Al 24′ Camara ruba palla a centrocampo, intercettando un lancio errato di Jorginho, scende fino al limite e tenta il destro ma la palla viene smorzata da Acerbi che consente a Donnarumma una comoda presa. L’Italia alza il ritmo e il baricentro e colleziona occasioni in serie, a partire dal 27′: cross dalla destra di Chiesa per Sensi che tenta il destro al volo in mezza girata ma Hradecky vola sotto la traversa e alza in angolo. Passano due minuti e Immobile serve all’indietro Barella che controlla e calcia di punta col destro ma Hradecky si getta sulla destra e blocca.

Al 31′ cross dalla destra di Chiesa per Immobile che di testa manda il pallone un metro alla destra di Hradecky. Nel finale di primo tempo ci prova ancora Florenzi il cui tiro viene bloccato a terra dal portiere finlandese, poi al 41′ Pellegrini lancia in area sulla destra Immobile il cui tiro-cross è allontanato con i piedi da Hradecky. Anche Acerbi arriva al festival delle occasioni da gol ma il sinistro in diagonale da fuori viene deviato in angolo da Vaisanen. Poi l’azzurro Sensi prova il destro in diagonale da fuori ma la palla sfiora il palo alla destra di Hradecky che si esalta su Chiesa deviando ii destro in diagonale rasoterra.
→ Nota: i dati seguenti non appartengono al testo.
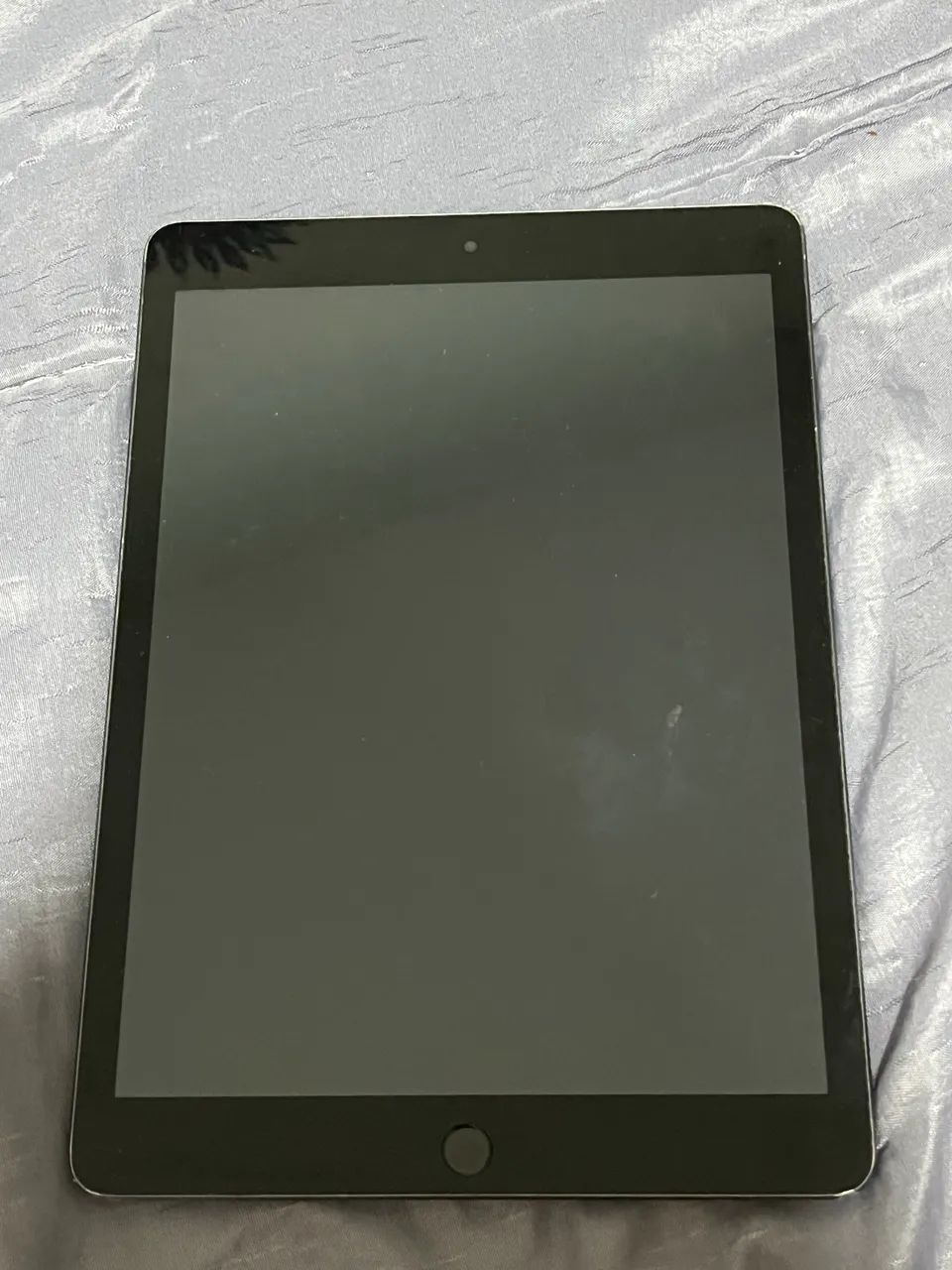 Vendo Ipad 9 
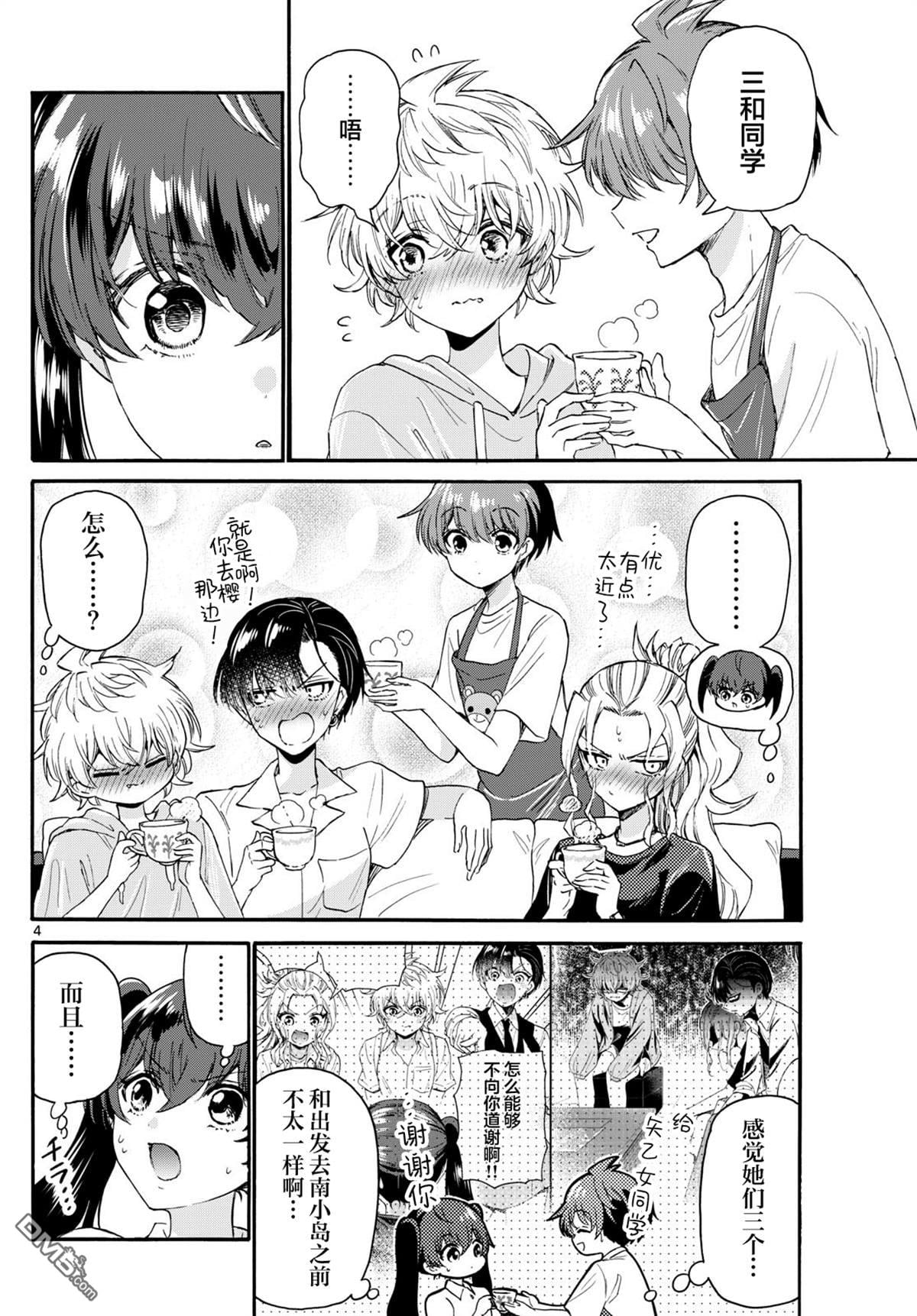 第 4 页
Ad inizio ripresa la Finlandia prova a spaventare gli azzurri, un po’ come ad inizio gara, ma il tentativo di Pukki di sinistro termina al lato alla destra di Donnarumma. Al 59′ l’Italia trova il gol del vantaggio: cross dalla destra di Chiesa è sfiorato di testa da Arajuuri che, involontariamente, assesta in pallone per Immobile che di testa lo mette in rete alla destra di Hradecky. Immobile che non segnava da 2 anni con la maglia azzurra. Il vantaggio azzurro però dura poco: al 72′ gol di Pukki su calcio di rigore.

Lo stesso numero 10 della Finlandia ruba palla a Sensi che poi lo tocca da dietro in area. Penalty che l’attaccante che gioca in Premier non sbaglia. Mancini inserisce prima Bernardeschi per Chiesa e poi Belotti per Immobile. L’attaccante della Juventus ci prova subito su punizione ma il tiro a giro termina di poco fuori. La pressione dell’Italia aumenta e al 79′ torna in vantaggio: cross dalla sinistra di Belotti, prolungato da Pellegrini, Barella calcia e Vaisanen devia il tiro in angolo con un braccio, rigore dubbio visto che il braccio sembrava vicino al corpo.

Sul dischetto si presenta Jorginho che non sbaglia, mirando all’angolo basso alla destra di Hradeck e portando l’Italia sul 2-1. Nel finale di gara la squadra di Mancini prova a incrementare il bottino di reti ma il destro di Belotti in girata in diagonale viene respinto d’istinto da Hradecky che si ripete poco dopo sempre sull’attaccante del Torino. L’Italia controlla nel finale tenendo palla e gioisce per la sesta vittoria consecutiva nelle qualificazioni ad Euro 2020.

“Si sono dette tante cose in questi due anni, ma sono rimasto sereno, ho fatto una buona partita, siamo felici, abbiamo giocato tutti una buona gara, stiamo partendo alla grande dopo il mancato Mondiale”, ha detto l’attaccante azzurro della Lazio, Ciro Immobile, alla Rai. L’attaccante ha segnato la rete dell’1-0 a due anni dall’ultimo suo gol in azzurro. “Si cercava sempre di creare un caso intorno a me anche con il mister con cui non ho mai avuto nessun problema. Una dedica per il gol? A mia moglie che ha partorito e alla mia famiglia, grazie per essermi stati vicino”.

“Il ct della Finlandia a fine partita? Ci siano solo salutati”, ha chiuso ogni polemica Roberto Mancini a fine gara. Il ct dei finlandesi si era molto lamentato con la terna per il rigore assegnato agli azzurri. “Un po’ di sofferenza c’è stata ma ce la siamo cercata da soli. Stavamo dominando la partita, poi abbiamo perso una palla che non dovevamo perdere, ma i ragazzi sono stati veramente bravi, complimenti ai ragazzi”, ha poi aggiunto Mancini, soddisfatto del risultato e della prestazione. “Noi dobbiamo cercare di migliorare, queste sfide sono dure. I ragazzi che sono entrati, i 5 cambi, hanno fatto tutti benissimo, è fondamentale poter scegliere”.